Microsoft Corp. late Wednesday countered claims by the U.S. Computer Emergency Readiness Team (US-CERT) that its advice for disabling Windows' Autorun feature was flawed, prompting US-CERT to update an alert that it had issued earlier in the day.
"US-CERT has updated their post about Autorun, pointing to Microsoft Knowledge Base (KB) Article 953252," said Microsoft spokesman Bill Sisk in an e-mail. "This KB article was published in May 2008."
The support document Sisk referred to, titled "How to correct 'disable Autorun registry key' enforcement in Windows," acknowledged that Microsoft's older guidelines "did not correctly disable Autorun features" and told users to download an update to make the registry tweak work.
Sisk was responding to questions posed after US-CERT -- the U.S. Department of Homeland Security's cybersecurity coordination group -- said Microsoft's instructions for turning off Autorun were "not fully effective" and "could be considered a vulnerability."
Microsoft's Autorun recommendations, said US-CERT then, were important because of the rapid spread of "Downadup," a worm that has infected an estimated 6% of all PCs worldwide.

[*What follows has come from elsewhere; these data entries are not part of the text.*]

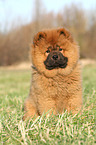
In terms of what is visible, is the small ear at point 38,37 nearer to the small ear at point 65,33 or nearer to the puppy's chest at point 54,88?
the small ear at point 65,33

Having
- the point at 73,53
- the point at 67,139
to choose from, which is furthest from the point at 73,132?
the point at 73,53

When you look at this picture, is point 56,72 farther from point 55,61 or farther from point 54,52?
point 54,52

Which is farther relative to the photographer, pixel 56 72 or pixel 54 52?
pixel 56 72

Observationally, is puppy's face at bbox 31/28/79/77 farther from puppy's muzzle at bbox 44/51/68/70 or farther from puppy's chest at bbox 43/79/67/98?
puppy's chest at bbox 43/79/67/98

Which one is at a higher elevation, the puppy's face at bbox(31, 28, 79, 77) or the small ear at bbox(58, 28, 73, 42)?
the small ear at bbox(58, 28, 73, 42)

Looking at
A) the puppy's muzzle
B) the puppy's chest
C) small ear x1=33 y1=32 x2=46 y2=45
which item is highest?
small ear x1=33 y1=32 x2=46 y2=45

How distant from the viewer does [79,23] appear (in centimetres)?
3791

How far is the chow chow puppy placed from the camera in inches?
133

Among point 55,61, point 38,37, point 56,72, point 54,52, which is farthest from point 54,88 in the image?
point 38,37

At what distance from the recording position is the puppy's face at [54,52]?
3350 mm

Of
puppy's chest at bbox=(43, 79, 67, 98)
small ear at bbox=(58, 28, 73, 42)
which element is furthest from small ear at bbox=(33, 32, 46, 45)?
puppy's chest at bbox=(43, 79, 67, 98)

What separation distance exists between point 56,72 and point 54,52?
412mm

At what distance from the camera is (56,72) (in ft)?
11.5

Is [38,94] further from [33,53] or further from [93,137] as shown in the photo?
[93,137]
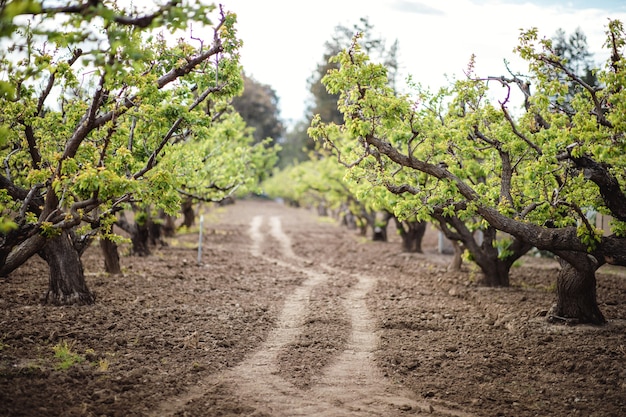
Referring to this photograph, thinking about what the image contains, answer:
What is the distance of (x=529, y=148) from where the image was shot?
10453 mm

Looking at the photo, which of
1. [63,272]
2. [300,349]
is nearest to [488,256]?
[300,349]

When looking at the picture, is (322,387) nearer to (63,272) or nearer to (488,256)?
(63,272)

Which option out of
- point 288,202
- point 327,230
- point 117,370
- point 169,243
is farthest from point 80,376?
point 288,202

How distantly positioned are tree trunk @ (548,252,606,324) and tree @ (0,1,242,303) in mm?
7596

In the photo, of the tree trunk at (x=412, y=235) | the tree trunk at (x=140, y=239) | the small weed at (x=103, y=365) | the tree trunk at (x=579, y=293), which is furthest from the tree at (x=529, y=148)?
the tree trunk at (x=412, y=235)

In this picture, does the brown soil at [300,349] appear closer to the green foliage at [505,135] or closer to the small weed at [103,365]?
the small weed at [103,365]

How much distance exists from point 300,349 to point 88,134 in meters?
5.48

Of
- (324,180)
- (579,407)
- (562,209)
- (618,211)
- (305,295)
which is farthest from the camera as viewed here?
(324,180)

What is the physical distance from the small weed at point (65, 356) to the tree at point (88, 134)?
1.43m

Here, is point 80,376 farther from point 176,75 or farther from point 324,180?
point 324,180

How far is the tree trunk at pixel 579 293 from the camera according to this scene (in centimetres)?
1160

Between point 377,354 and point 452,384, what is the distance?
1.84 meters

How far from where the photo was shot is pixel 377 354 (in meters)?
10.3

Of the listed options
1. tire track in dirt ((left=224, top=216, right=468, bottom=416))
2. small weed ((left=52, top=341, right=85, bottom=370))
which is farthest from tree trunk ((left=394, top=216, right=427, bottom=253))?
small weed ((left=52, top=341, right=85, bottom=370))
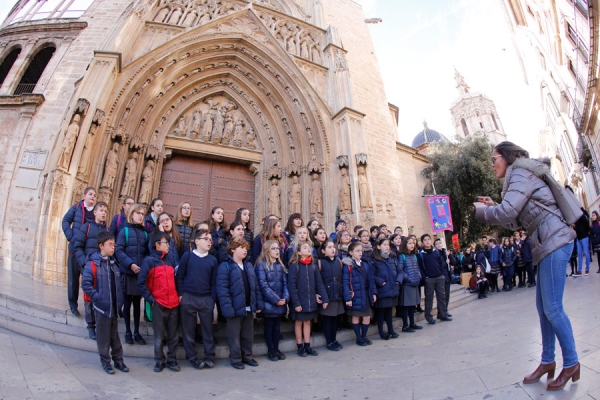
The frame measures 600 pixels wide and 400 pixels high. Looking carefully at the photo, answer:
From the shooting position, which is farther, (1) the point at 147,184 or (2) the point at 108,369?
(1) the point at 147,184

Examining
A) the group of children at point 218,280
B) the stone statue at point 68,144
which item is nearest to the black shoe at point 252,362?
the group of children at point 218,280

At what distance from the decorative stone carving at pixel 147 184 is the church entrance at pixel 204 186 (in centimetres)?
82

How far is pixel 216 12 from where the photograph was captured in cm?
1113

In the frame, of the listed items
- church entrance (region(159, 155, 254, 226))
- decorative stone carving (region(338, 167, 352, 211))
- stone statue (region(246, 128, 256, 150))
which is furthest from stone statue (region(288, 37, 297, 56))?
decorative stone carving (region(338, 167, 352, 211))

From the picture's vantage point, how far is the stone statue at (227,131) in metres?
10.8

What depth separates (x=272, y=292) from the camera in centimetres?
379

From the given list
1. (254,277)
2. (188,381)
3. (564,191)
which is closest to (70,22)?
(254,277)

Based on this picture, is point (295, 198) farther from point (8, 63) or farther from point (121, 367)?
point (8, 63)

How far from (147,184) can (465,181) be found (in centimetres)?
1538

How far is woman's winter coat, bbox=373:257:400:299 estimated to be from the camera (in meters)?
4.60

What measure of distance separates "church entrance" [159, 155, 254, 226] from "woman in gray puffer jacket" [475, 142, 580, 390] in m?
9.03

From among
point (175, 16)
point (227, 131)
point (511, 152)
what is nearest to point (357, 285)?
point (511, 152)

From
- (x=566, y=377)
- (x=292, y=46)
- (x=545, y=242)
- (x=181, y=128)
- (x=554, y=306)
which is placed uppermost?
(x=292, y=46)

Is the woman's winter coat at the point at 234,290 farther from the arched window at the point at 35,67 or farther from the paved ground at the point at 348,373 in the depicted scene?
the arched window at the point at 35,67
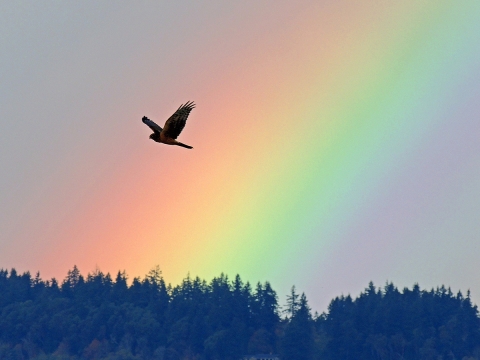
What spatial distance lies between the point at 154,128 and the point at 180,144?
300 cm

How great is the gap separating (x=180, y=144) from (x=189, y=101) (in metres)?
1.97

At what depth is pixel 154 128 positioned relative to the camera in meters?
63.7

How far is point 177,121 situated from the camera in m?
61.8

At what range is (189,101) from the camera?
2402 inches

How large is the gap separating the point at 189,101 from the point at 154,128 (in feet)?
11.2

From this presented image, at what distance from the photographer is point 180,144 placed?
201ft

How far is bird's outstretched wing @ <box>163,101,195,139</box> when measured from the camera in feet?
202

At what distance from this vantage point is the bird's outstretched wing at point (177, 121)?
6162 centimetres
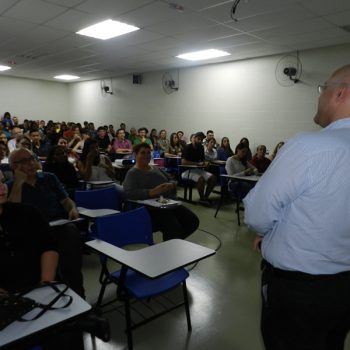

Downadup, which has received considerable attention because it exploits a bug that Microsoft patched with an emergency fix in October 2008, can also spread through USB devices such as flash drives using Windows' Autorun and Autoplay features.
US-CERT modified its Wednesday alert to acknowledge that it had overlooked the May support document, but it has not pulled the original warning or altered the title, "Microsoft Windows Does Not Disable AutoRun Properly."
Even as it updated the alert, however, US-CERT said that most Windows users would have to manually go to Microsoft's Web site to grab the KB953252 update.
"Note that this fix has been released via [Windows] Update to Windows Vista and Server 2008 systems as part of the MS08-038 Security Bulletin," said the security organization, talking about a July 2008 patch. "Windows 2000, XP and Server 2003 users must install the update manually."
Microsoft has not issued the KB953252 update to Windows 2000, XP or Server 2003 systems via Windows Update or the corporate-oriented Windows Server Update Services (WSUS).
US-CERT confirmed that the KB653252 update does fix the bug it had pointed out the day before. "Our testing has shown that installing this update and setting the NoDriveTypeAutoRun registry value to 0xFF will disable Autorun," said US-CERT.
Links to the necessary Windows 2000, XP and Server 2003 updates can be found on Microsoft's site.